The goal of treating peripartum cardiomyopathy is to prevent extra fluid from building up in the lungs and to help the heart heal as best it can. Many women regain normal heart function or are stabilized with medication. Some develop severe heart failure requiring mechanical assistance or heart transplantation.
A physician can prescribe several classes of medications to treat symptoms, with variations that are safer for women who are breastfeeding.
- Angiotensin converting enzyme (ACE) inhibitors – Help the heart work more efficiently
- β blockers – make the heart beat more slowly so you have time to recover.
- Diuretics : reduce fluid retention.
- Digitalis : a group of substances derived from the foxglove plant that have been used for more than 200 years to treat heart failure. Digitalis strengthens the heart’s pumping ability.
- Anticoagulants : they favor the dilution of the blood.

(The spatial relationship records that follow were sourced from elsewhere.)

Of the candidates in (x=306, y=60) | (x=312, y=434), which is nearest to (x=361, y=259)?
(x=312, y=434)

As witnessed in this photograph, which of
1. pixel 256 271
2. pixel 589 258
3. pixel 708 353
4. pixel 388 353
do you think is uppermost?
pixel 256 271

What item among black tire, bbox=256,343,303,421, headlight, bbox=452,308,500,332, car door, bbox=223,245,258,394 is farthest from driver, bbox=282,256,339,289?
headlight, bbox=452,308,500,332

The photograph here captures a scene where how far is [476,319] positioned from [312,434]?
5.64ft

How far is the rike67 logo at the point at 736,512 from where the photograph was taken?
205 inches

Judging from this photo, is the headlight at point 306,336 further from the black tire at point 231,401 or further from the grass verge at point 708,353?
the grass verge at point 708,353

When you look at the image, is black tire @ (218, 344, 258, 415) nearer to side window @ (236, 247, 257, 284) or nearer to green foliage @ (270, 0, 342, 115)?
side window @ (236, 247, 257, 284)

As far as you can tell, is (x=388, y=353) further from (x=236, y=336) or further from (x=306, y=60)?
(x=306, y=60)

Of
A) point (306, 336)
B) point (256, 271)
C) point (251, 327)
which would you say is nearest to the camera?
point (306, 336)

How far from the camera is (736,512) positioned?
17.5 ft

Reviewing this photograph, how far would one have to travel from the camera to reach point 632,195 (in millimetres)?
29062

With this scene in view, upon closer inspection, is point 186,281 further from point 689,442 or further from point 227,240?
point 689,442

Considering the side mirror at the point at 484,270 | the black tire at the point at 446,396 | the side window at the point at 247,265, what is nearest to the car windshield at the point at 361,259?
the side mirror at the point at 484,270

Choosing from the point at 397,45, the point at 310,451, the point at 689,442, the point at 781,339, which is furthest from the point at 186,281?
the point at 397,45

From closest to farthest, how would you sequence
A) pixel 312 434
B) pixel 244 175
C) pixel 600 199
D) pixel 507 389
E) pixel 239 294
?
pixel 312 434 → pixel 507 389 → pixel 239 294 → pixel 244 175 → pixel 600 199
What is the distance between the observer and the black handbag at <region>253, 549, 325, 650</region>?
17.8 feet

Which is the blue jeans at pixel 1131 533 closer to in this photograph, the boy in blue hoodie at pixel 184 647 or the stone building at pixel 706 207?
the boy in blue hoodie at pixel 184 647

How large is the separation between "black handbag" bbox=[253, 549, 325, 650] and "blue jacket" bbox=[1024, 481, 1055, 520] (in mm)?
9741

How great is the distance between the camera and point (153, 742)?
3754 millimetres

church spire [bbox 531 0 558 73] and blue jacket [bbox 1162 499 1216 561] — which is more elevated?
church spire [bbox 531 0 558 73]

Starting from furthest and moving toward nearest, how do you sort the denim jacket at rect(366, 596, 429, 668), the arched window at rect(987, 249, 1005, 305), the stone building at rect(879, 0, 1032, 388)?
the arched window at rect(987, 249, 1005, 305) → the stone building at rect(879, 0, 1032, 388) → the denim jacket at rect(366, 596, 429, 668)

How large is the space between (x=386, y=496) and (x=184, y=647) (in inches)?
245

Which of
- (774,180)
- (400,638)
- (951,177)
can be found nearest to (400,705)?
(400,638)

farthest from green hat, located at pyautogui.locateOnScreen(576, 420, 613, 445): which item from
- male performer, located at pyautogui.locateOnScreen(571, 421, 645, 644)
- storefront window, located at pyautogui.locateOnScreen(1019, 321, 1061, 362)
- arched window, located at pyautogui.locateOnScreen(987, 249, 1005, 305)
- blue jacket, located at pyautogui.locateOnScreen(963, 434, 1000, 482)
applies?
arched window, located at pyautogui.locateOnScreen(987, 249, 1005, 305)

Patients with PPCM are at increased risk of developing clots, especially if the EF is very low.
Health care professionals may recommend a low-sodium diet, fluid restrictions or daily weighing. A weight gain of 3 to 4 pounds or more over a day or two may signal a fluid buildup.
Women who smoke and drink alcohol will be advised to stop, because these habits may make the symptoms worse.
A heart biopsy may help determine if the underlying cause of cardiomyopathy is a heart muscle infection (myocarditis). But this procedure is uncommon.
How can women minimize the risk?
To develop and maintain a strong heart, women should avoid cigarettes and alcohol, eat a balanced diet, and exercise regularly. Women who develop peripartum cardiomyopathy are at high risk of developing the same condition in subsequent pregnancies.
Possible future developments
Ongoing studies continue to help researchers better understand the cause of peripartum cardiomyopathy and develop new treatments. Health care professionals have tried treatments that alter the immune system, such as intravenous γ-globulin and immunoabsorption, but they’re not proven. Researchers have also focused on the role of prolactin in peripartum cardiomyopathy.
Prolactin is a hormone released from the pituitary gland late in pregnancy and after delivery that stimulates breast milk production. But prolactin may have adverse effects on the heart muscle by limiting its blood supply and causing cell death. Bromocryptine is a medication that inhibits the pituitary secretion of prolactin. Early studies suggest it helps treat peripartum cardiomyopathy, but more research is needed.